■ **GOAL**: Copy the data below character for character, changing nothing.

■ **RECORD SET**:

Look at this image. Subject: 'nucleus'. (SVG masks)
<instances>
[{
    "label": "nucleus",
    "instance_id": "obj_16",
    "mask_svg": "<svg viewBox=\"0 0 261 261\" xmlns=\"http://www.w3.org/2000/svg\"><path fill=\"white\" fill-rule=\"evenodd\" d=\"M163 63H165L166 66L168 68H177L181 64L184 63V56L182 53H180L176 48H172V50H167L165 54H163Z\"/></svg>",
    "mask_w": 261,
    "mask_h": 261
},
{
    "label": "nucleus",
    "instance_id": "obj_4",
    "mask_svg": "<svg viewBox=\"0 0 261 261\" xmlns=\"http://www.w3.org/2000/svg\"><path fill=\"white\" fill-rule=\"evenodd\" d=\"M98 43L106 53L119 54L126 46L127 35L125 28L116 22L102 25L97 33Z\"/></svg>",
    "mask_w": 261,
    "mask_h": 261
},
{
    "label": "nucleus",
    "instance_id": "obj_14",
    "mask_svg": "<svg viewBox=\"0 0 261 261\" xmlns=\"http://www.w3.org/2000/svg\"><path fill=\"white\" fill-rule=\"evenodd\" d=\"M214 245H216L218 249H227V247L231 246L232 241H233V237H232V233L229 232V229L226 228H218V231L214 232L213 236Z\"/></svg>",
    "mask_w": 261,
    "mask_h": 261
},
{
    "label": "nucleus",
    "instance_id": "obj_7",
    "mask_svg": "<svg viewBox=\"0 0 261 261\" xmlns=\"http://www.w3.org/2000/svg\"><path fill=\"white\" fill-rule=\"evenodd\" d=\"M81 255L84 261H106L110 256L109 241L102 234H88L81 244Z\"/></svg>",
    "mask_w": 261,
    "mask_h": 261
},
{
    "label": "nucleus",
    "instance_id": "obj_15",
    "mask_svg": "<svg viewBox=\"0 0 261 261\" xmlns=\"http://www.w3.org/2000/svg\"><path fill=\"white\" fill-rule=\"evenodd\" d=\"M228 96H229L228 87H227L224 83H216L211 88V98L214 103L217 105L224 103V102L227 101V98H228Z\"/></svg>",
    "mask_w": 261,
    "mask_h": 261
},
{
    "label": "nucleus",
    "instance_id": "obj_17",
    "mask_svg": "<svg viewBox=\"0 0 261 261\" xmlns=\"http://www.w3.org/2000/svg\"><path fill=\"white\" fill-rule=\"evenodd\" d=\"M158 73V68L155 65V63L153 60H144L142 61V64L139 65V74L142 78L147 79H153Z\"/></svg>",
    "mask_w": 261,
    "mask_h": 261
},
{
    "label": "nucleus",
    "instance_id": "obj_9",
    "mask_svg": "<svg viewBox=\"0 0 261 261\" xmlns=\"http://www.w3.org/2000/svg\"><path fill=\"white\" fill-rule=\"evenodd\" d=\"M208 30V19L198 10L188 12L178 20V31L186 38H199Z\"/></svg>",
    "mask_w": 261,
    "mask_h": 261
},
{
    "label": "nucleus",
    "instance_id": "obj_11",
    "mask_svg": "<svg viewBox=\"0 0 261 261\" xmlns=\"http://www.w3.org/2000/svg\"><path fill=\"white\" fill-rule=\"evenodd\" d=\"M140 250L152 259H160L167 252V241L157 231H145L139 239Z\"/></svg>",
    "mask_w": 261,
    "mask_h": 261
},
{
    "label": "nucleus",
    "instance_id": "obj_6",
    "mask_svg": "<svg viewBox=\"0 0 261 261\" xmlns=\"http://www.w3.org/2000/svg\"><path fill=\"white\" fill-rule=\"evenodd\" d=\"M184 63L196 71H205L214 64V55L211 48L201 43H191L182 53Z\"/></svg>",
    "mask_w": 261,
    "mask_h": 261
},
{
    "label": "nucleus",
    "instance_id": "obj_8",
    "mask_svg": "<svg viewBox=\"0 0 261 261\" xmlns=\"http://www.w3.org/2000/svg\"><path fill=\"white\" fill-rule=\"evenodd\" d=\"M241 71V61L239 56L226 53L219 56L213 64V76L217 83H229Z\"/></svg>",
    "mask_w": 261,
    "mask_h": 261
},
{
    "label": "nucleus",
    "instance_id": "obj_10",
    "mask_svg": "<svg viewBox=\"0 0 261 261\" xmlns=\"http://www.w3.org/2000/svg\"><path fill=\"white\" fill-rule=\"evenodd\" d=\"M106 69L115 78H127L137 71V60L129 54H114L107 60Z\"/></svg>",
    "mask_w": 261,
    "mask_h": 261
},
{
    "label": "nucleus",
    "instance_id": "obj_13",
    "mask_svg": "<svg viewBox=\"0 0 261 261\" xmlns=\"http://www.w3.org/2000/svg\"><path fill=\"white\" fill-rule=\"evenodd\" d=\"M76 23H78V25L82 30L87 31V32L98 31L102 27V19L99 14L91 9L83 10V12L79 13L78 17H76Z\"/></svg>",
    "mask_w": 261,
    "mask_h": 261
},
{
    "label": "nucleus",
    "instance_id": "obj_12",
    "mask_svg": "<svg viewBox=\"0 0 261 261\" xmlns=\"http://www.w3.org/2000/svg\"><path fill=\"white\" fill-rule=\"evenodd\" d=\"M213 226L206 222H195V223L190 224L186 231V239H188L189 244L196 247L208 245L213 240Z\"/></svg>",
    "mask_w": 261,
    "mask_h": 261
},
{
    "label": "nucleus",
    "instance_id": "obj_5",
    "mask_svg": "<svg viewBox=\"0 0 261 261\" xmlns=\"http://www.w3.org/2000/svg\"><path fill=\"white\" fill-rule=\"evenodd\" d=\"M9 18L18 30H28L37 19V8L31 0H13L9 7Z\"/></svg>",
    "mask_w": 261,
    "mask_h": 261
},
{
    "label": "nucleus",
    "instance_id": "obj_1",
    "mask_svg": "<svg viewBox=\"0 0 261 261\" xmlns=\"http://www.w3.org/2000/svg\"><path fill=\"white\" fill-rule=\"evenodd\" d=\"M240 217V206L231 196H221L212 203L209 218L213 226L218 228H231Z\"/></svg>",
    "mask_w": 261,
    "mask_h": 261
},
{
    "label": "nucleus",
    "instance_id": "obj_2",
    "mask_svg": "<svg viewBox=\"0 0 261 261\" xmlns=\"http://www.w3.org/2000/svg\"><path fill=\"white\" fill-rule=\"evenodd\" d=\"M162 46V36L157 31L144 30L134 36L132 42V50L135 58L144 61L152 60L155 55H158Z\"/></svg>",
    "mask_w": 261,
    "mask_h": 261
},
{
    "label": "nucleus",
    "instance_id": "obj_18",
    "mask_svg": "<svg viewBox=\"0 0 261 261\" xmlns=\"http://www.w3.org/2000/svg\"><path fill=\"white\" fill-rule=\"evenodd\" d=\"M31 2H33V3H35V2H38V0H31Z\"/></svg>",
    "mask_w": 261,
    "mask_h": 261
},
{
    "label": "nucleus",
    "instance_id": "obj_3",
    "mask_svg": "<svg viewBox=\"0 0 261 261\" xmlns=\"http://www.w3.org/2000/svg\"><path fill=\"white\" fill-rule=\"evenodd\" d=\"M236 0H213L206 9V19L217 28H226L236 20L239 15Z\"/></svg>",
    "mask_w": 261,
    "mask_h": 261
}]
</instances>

■ **CORRECT RESPONSE**:
Look at this image. Subject: 'nucleus'. (SVG masks)
<instances>
[{
    "label": "nucleus",
    "instance_id": "obj_16",
    "mask_svg": "<svg viewBox=\"0 0 261 261\" xmlns=\"http://www.w3.org/2000/svg\"><path fill=\"white\" fill-rule=\"evenodd\" d=\"M163 63H165L166 66L168 68H177L181 64L184 63V56L182 53H180L176 48H172V50H167L165 54H163Z\"/></svg>",
    "mask_w": 261,
    "mask_h": 261
},
{
    "label": "nucleus",
    "instance_id": "obj_4",
    "mask_svg": "<svg viewBox=\"0 0 261 261\" xmlns=\"http://www.w3.org/2000/svg\"><path fill=\"white\" fill-rule=\"evenodd\" d=\"M98 43L106 53L119 54L126 46L127 35L125 28L116 22L102 25L97 33Z\"/></svg>",
    "mask_w": 261,
    "mask_h": 261
},
{
    "label": "nucleus",
    "instance_id": "obj_14",
    "mask_svg": "<svg viewBox=\"0 0 261 261\" xmlns=\"http://www.w3.org/2000/svg\"><path fill=\"white\" fill-rule=\"evenodd\" d=\"M214 245H216L218 249H227V247L231 246L232 241H233V237H232V233L229 232V229L226 228H218V231L214 232L213 236Z\"/></svg>",
    "mask_w": 261,
    "mask_h": 261
},
{
    "label": "nucleus",
    "instance_id": "obj_7",
    "mask_svg": "<svg viewBox=\"0 0 261 261\" xmlns=\"http://www.w3.org/2000/svg\"><path fill=\"white\" fill-rule=\"evenodd\" d=\"M81 255L84 261H106L110 256L109 241L102 234H88L81 244Z\"/></svg>",
    "mask_w": 261,
    "mask_h": 261
},
{
    "label": "nucleus",
    "instance_id": "obj_15",
    "mask_svg": "<svg viewBox=\"0 0 261 261\" xmlns=\"http://www.w3.org/2000/svg\"><path fill=\"white\" fill-rule=\"evenodd\" d=\"M228 96H229L228 87H227L224 83H216L211 88V98L214 103L217 105L224 103V102L227 101V98H228Z\"/></svg>",
    "mask_w": 261,
    "mask_h": 261
},
{
    "label": "nucleus",
    "instance_id": "obj_17",
    "mask_svg": "<svg viewBox=\"0 0 261 261\" xmlns=\"http://www.w3.org/2000/svg\"><path fill=\"white\" fill-rule=\"evenodd\" d=\"M158 73V68L155 65V63L153 60H144L142 61V64L139 65V74L142 78L147 79H153Z\"/></svg>",
    "mask_w": 261,
    "mask_h": 261
},
{
    "label": "nucleus",
    "instance_id": "obj_9",
    "mask_svg": "<svg viewBox=\"0 0 261 261\" xmlns=\"http://www.w3.org/2000/svg\"><path fill=\"white\" fill-rule=\"evenodd\" d=\"M208 30V19L198 10L188 12L178 20V31L186 38H199Z\"/></svg>",
    "mask_w": 261,
    "mask_h": 261
},
{
    "label": "nucleus",
    "instance_id": "obj_11",
    "mask_svg": "<svg viewBox=\"0 0 261 261\" xmlns=\"http://www.w3.org/2000/svg\"><path fill=\"white\" fill-rule=\"evenodd\" d=\"M140 250L152 259H160L167 252V241L157 231H145L139 239Z\"/></svg>",
    "mask_w": 261,
    "mask_h": 261
},
{
    "label": "nucleus",
    "instance_id": "obj_6",
    "mask_svg": "<svg viewBox=\"0 0 261 261\" xmlns=\"http://www.w3.org/2000/svg\"><path fill=\"white\" fill-rule=\"evenodd\" d=\"M184 63L196 71H205L214 64V55L211 48L201 43H191L182 53Z\"/></svg>",
    "mask_w": 261,
    "mask_h": 261
},
{
    "label": "nucleus",
    "instance_id": "obj_8",
    "mask_svg": "<svg viewBox=\"0 0 261 261\" xmlns=\"http://www.w3.org/2000/svg\"><path fill=\"white\" fill-rule=\"evenodd\" d=\"M241 71V61L239 56L226 53L219 56L213 64V76L217 83H229Z\"/></svg>",
    "mask_w": 261,
    "mask_h": 261
},
{
    "label": "nucleus",
    "instance_id": "obj_10",
    "mask_svg": "<svg viewBox=\"0 0 261 261\" xmlns=\"http://www.w3.org/2000/svg\"><path fill=\"white\" fill-rule=\"evenodd\" d=\"M106 69L115 78H127L137 71V60L129 54H114L107 60Z\"/></svg>",
    "mask_w": 261,
    "mask_h": 261
},
{
    "label": "nucleus",
    "instance_id": "obj_13",
    "mask_svg": "<svg viewBox=\"0 0 261 261\" xmlns=\"http://www.w3.org/2000/svg\"><path fill=\"white\" fill-rule=\"evenodd\" d=\"M76 23H78V25L82 30L87 31V32L98 31L102 27V19L99 14L91 9L83 10V12L79 13L78 17H76Z\"/></svg>",
    "mask_w": 261,
    "mask_h": 261
},
{
    "label": "nucleus",
    "instance_id": "obj_12",
    "mask_svg": "<svg viewBox=\"0 0 261 261\" xmlns=\"http://www.w3.org/2000/svg\"><path fill=\"white\" fill-rule=\"evenodd\" d=\"M213 226L206 222H195V223L190 224L186 231V239H188L189 244L196 247L208 245L213 240Z\"/></svg>",
    "mask_w": 261,
    "mask_h": 261
},
{
    "label": "nucleus",
    "instance_id": "obj_5",
    "mask_svg": "<svg viewBox=\"0 0 261 261\" xmlns=\"http://www.w3.org/2000/svg\"><path fill=\"white\" fill-rule=\"evenodd\" d=\"M9 18L18 30H28L37 19V8L31 0H13L9 7Z\"/></svg>",
    "mask_w": 261,
    "mask_h": 261
},
{
    "label": "nucleus",
    "instance_id": "obj_1",
    "mask_svg": "<svg viewBox=\"0 0 261 261\" xmlns=\"http://www.w3.org/2000/svg\"><path fill=\"white\" fill-rule=\"evenodd\" d=\"M240 217V206L231 196H221L212 203L209 218L213 226L218 228H231Z\"/></svg>",
    "mask_w": 261,
    "mask_h": 261
},
{
    "label": "nucleus",
    "instance_id": "obj_2",
    "mask_svg": "<svg viewBox=\"0 0 261 261\" xmlns=\"http://www.w3.org/2000/svg\"><path fill=\"white\" fill-rule=\"evenodd\" d=\"M162 46V36L157 31L144 30L134 36L132 42V50L135 58L144 61L152 60L155 55H158Z\"/></svg>",
    "mask_w": 261,
    "mask_h": 261
},
{
    "label": "nucleus",
    "instance_id": "obj_18",
    "mask_svg": "<svg viewBox=\"0 0 261 261\" xmlns=\"http://www.w3.org/2000/svg\"><path fill=\"white\" fill-rule=\"evenodd\" d=\"M31 2H33V3H35V2H38V0H31Z\"/></svg>",
    "mask_w": 261,
    "mask_h": 261
},
{
    "label": "nucleus",
    "instance_id": "obj_3",
    "mask_svg": "<svg viewBox=\"0 0 261 261\" xmlns=\"http://www.w3.org/2000/svg\"><path fill=\"white\" fill-rule=\"evenodd\" d=\"M236 0H213L206 9V19L217 28H226L236 20L239 15Z\"/></svg>",
    "mask_w": 261,
    "mask_h": 261
}]
</instances>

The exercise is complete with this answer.